# 使用``gluon``重新看待多层感知机

在``gluon``中有两种方式来定义多层神经网络

1.使用``gluon.Block``，所有的模块都集成自``block``.

2.使用``gluon.nn.Sequential()``来堆叠网络.

In [5]:
import numpy as np
import mxnet as mx

from mxnet import nd
from mxnet import gluon
from mxnet import autograd

import utils

In [6]:
ctx = mx.cpu()

In [7]:
batch_size = 128
num_inputs = 784
num_outputs = 10
num_examples = 60000

train_data, test_data = utils.load_dataset(batch_size, data_type="fashion_mnist")

## 1.使用``gluon.Block``

In [8]:
class MLP(gluon.Block):
    def __init__(self, **kwargs):
        super(MLP, self).__init__(**kwargs)
        self.dense0 = gluon.nn.Dense(64)
        self.dense1 = gluon.nn.Dense(64)
        self.dense2 = gluon.nn.Dense(10)
        
    def forward(self, X):
        X = self.dense0(X)
        print("Hidden1 X : ", X.shape)
        X = self.dense1(X)
        print("Hidden2 X : ", X.shape)
        X = self.dense2(X)
        print("Output X : ", X.shape)
        return X

In [9]:
net = MLP()
net.collect_params().initialize(mx.init.Normal(sigma=.01))

In [10]:
# test shape
a = nd.ones((64, 784))
output = net(a)
output.shape

Hidden1 X :  (64, 64)
Hidden2 X :  (64, 64)
Output X :  (64, 10)


(64, 10)

## 2.使用``gluon.nn.Sequential``

In [11]:
net = gluon.nn.Sequential()
with net.name_scope():
    net.add(gluon.nn.Flatten())
    net.add(gluon.nn.Dense(256, activation='relu'))
    net.add(gluon.nn.Dense(256, activation='relu'))
    net.add(gluon.nn.Dense(10))
    
net.collect_params().initialize(mx.init.Normal(sigma=.01))

In [12]:
softmax_cross_entropy = gluon.loss.SoftmaxCrossEntropyLoss()

In [13]:
learning_rate = 0.1
weight_decay = 0.01
trainer = gluon.Trainer(net.collect_params(), 'sgd', {'learning_rate': learning_rate})

In [14]:
utils.evaluate_accuracy_gluon(test_data, net, ctx)

0.1027

In [None]:
epochs = 10

for epoch in range(epochs):
    cumulative_loss = .0
    for i, (data, label) in enumerate(train_data):
        data = data.as_in_context(ctx)
        label = label.as_in_context(ctx)
        with autograd.record():
            output = net(data)   
            loss = softmax_cross_entropy(output, label)
        loss.backward()
        trainer.step(batch_size)
        cumulative_loss += nd.sum(loss).asscalar()
        
    train_acc = utils.evaluate_accuracy_scratch(train_data, net, ctx)
    test_acc = utils.evaluate_accuracy_scratch(test_data, net, ctx)
    
    print("Epoch %s, Train loss %s, Train acc %s, Test acc %s." 
          % (epoch, cumulative_loss / num_examples, train_acc, test_acc))

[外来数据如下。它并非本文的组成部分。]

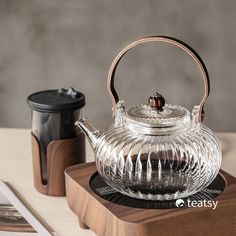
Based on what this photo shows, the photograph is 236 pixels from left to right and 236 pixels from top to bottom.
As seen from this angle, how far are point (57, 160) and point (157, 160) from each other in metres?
0.21

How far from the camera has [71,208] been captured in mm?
865

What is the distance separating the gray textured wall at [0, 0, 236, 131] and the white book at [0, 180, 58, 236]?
0.97 m

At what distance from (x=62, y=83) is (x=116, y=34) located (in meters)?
0.26

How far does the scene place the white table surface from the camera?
2.93 feet

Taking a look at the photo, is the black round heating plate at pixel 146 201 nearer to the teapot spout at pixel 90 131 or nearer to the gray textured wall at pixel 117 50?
the teapot spout at pixel 90 131

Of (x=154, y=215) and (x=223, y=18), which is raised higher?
(x=223, y=18)

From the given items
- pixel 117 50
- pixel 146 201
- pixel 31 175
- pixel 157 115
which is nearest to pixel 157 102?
pixel 157 115

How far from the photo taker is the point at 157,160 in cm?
84

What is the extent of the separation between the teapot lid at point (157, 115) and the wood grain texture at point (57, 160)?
0.18m

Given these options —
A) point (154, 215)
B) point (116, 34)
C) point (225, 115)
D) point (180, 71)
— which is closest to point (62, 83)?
point (116, 34)

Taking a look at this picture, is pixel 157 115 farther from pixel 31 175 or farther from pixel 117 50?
pixel 117 50

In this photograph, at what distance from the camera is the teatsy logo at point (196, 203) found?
0.75 meters

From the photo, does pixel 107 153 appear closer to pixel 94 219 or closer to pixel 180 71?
pixel 94 219

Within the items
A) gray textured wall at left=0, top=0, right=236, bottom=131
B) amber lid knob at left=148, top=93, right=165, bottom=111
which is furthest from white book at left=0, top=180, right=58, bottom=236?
gray textured wall at left=0, top=0, right=236, bottom=131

Epoch 0, Train loss 1.15925387847, Train acc 0.752133, Test acc 0.7455.
Epoch 1, Train loss 0.618777207756, Train acc 0.82075, Test acc 0.8198.
Epoch 2, Train loss 0.508218743642, Train acc 0.834683, Test acc 0.8325.
Epoch 3, Train loss 0.452119665305, Train acc 0.85165, Test acc 0.8527.
Epoch 4, Train loss 0.414959046936, Train acc 0.863767, Test acc 0.859.
Epoch 5, Train loss 0.390483329391, Train acc 0.866017, Test acc 0.8569.
Epoch 6, Train loss 0.369221753915, Train acc 0.876817, Test acc 0.8703.
Epoch 7, Train loss 0.355839974435, Train acc 0.8774, Test acc 0.8686.
Epoch 8, Train loss 0.341571791744, Train acc 0.884767, Test acc 0.8754.